__Your instructions__. In the forum thread below about an enum value being overwritten, set down the stretch from "A possibility is" through "on your side." word for word.

─── Passage shown

I’m getting a very weird behaviour during debugging where an enum value in memory is being overwritten seemingly by the kernel. I’m using pic32mz and have narrowed the issue down to when xTaskCreate is called for the task that holds the enum in question. Interestingly/annoyingly if I put a breakpoint at the xTaskCreate line the address doesn’t get written to however if the initialisation runs until the start of the task it does get overwritten. I’ve check the high watermark is nowhere near (~0x1C2) so I don’t think stack size is an issue.
What has seemed to work is changing configStackDepthType from uint16_t (default) to uint32_t. I couldn’t find a very detailed explanation on what effect this has and chose uint32_t because I’m using a 32bit micro. It seems to have worked so far which is great but I’d really like to understand why and if it’s just a workaround to another mistake I have made.
I think I was mistaken in assuming it had to do with stack depth type. I tested it a few more times and it seems not to have changed anything. What I realised I also changed is the stack size for that particular task. I changed it from 4096 to 2048 and that seems to have fixed the problem. My understanding of configuring memory in freertos is average at best so maybe someone could explain why this could have caused an issue. It would make sense that not having enough memory would cause issues but having too much doesn’t.
The important word here is “seems.” Frequently the chain of events that leads to something working or not working against all odds can be very long. Possibly your reducing the stack size has led to a modified memory layout in which a block of memory that had been overtrampled before is now coincidentally being untouched. Iow, your problem is still there but it currently doesn’t have a chance to manifest itself.
Hate to tell you, but until you know for sure what really caused your problem in the first place, it can (and according to Murphy will, but in the worst of scenarios) come back at any time. What it is exactly - noone can tell. We all spent long long hours tracing these things in utter despair. The grunt work is something you will need to do yourself.
Thanks for the ideas. I’m more than happy to keep digging at it because I do need to figure out the cause. I’m just hoping someone might have some tips for diagnosing bad memory settings with FreeRTOS like choosing a suitable heap vs stack size. If it is indeed that reducing stack size prevented trampling of other data surely that is something the compiler should handle or I could configure in config somehow?
A possibility is that the stack of your task overflowed which corrupted the data. You can use stack overflow checking to confirm that - FreeRTOS - stacks and stack overflow checking
Another way to catch the corruption when it happens is to put a data breakpoint on the value that is getting corrupted.
The compiler wn’t be able to handle that, you would need erun time support. Several approaches such as using a built in MPU (if available) have been discussed here extensively (but they don’t catch all cases and have adverse side effects), but aside from the techniques that Gaurav sketched, it’s still a lot of digging manually on your side.

──────
─── Dataset section

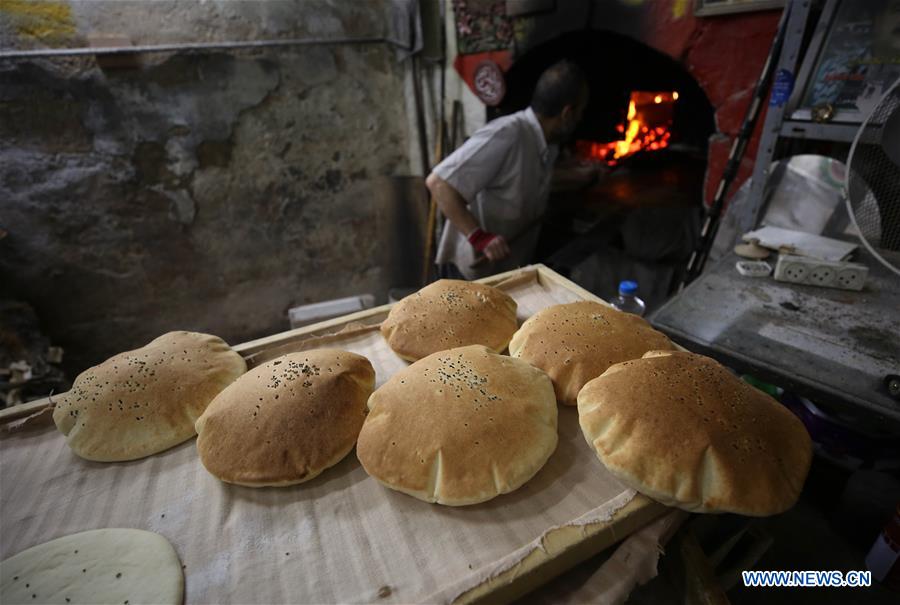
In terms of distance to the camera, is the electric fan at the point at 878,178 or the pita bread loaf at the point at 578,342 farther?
the electric fan at the point at 878,178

──────

__Result below__.
A possibility is that the stack of your task overflowed which corrupted the data. You can use stack overflow checking to confirm that - FreeRTOS - stacks and stack overflow checking
Another way to catch the corruption when it happens is to put a data breakpoint on the value that is getting corrupted.
The compiler wn’t be able to handle that, you would need erun time support. Several approaches such as using a built in MPU (if available) have been discussed here extensively (but they don’t catch all cases and have adverse side effects), but aside from the techniques that Gaurav sketched, it’s still a lot of digging manually on your side.